Intanto dal governo si invita alla calma: ”Il presidente del Consiglio sta partendo per il G20, un appuntamento con un’agenda importantissima – dichiara il ministro per i Rapporti con il ParlamentoDario Franceschini – È possibile interrompere questa serie continua di minacce quotidiane di crisi che riempiono i giornali, preoccupano i mercati e danneggiano il peso e l’immagine dell’Italia sui tavoli internazionali?”.
Operazione “alta tensione”. Primo: alzare polveroni in giunta
L’operazione “Alta tensione” è scattata a più livelli. Il primo: alzare un polverone su procedure, regolamenti e formalità. “Improvvisamente” per il Pdl il presidente della Giunta per le elezioni Dario Stèfano diventa poco imparziale, i componenti non possono esprimersi su come voteranno, la legge Severino – votata senza problemi anche dal Pdl 9 mesi fa – viene vista come incostituzionale. Lo stesso Schifani ha già spiegato che i membri del Pdl chiederanno il no alla decadenza e in subordine il ricorso alla Consulta e alla Corte Europea. Sul punto proprio Stefàno ha ricordato che la giunta si è “autodeterminata a non essere deputata a ricorrere alla Corte Costituzionale: ora è impossibile immaginare che la giunta possa smentire se stessa a distanza di soli due mesi”. Nel Pdl probabilmente lo sanno perfettamente, ma serve far passare il messaggio e soprattutto allungare i tempi anche di poco, anche se Schifani nega. Resta, poi, il significato che a parlare ieri non erano state le consuete bocche di fuoco dei “falchi”, ma due figure solitamente più caute come Schifani eAngelino Alfano, che peraltro non è l’ultimo dei parlamentari, ma è il vicepresidente del Consiglio. 

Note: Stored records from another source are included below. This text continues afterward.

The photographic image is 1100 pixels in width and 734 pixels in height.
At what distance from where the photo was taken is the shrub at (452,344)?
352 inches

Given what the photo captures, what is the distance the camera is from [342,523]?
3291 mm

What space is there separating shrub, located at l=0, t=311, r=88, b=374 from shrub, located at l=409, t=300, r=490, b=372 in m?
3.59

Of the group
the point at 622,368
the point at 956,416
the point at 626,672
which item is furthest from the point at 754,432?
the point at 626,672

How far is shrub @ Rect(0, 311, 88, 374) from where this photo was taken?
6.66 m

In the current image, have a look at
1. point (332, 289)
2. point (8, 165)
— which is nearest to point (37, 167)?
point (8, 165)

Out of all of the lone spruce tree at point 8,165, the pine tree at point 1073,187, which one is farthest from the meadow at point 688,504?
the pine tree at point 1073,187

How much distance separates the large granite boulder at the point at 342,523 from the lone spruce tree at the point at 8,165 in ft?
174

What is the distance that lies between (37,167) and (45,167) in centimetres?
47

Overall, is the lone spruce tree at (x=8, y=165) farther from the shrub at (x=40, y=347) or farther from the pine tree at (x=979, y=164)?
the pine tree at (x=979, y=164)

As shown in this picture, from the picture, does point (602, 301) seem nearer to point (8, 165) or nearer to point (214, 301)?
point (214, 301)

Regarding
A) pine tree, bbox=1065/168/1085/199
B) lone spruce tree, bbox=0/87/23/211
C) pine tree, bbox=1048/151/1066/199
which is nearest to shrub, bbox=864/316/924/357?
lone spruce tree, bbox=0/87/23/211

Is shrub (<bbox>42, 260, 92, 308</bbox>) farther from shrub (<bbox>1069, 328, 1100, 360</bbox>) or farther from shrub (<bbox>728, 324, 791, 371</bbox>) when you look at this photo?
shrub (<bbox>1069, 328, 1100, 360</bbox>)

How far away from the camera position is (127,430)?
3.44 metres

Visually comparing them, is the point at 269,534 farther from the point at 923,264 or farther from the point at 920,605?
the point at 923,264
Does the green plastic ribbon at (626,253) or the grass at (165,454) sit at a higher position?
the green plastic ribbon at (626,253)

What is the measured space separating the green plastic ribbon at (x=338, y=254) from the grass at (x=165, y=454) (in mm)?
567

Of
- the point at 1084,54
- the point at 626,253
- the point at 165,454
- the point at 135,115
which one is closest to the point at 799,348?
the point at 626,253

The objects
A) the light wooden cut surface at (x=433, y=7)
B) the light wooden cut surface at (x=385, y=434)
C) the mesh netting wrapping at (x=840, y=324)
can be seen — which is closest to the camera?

Secondo: “Crisi entro 4 giorni, prima del voto in giunta”Il secondo livello per alzare la tensione ha riflessi ben più importanti. Berlusconi manda a dire, infatti, che per aprire le crisi gli bastano meno di 4 giorni. Cioè prima che si arrivi a un possibile voto in giunta (che non arriverà il 9, ma comunque entro settembre) e che ci sia il “verbale” della sua espulsione dal Senato. Il Cavaliere continua ad ascoltare il silenzio assordante di Napolitano: il Quirinale non si smuove dalle parole messe nero su bianco il 13 agosto. E cioè: l’unica strada è una richiesta di grazia (che sarà valutata “attentamente”: il sottinteso è che potrebbe anche essere respinta) e comunque per l’ex presidente del Consiglio vorrebbe dire ammettere che la sentenza è giusta e cominciare – anche se per un simbolico giorno – a espiare la pena. Quindi l’ipotesi rottura viene sbandierata con sempre maggiore insistenza: contro il Pd (che per il momento non sembra particolarmente turbato) e contro il Colle (idem). 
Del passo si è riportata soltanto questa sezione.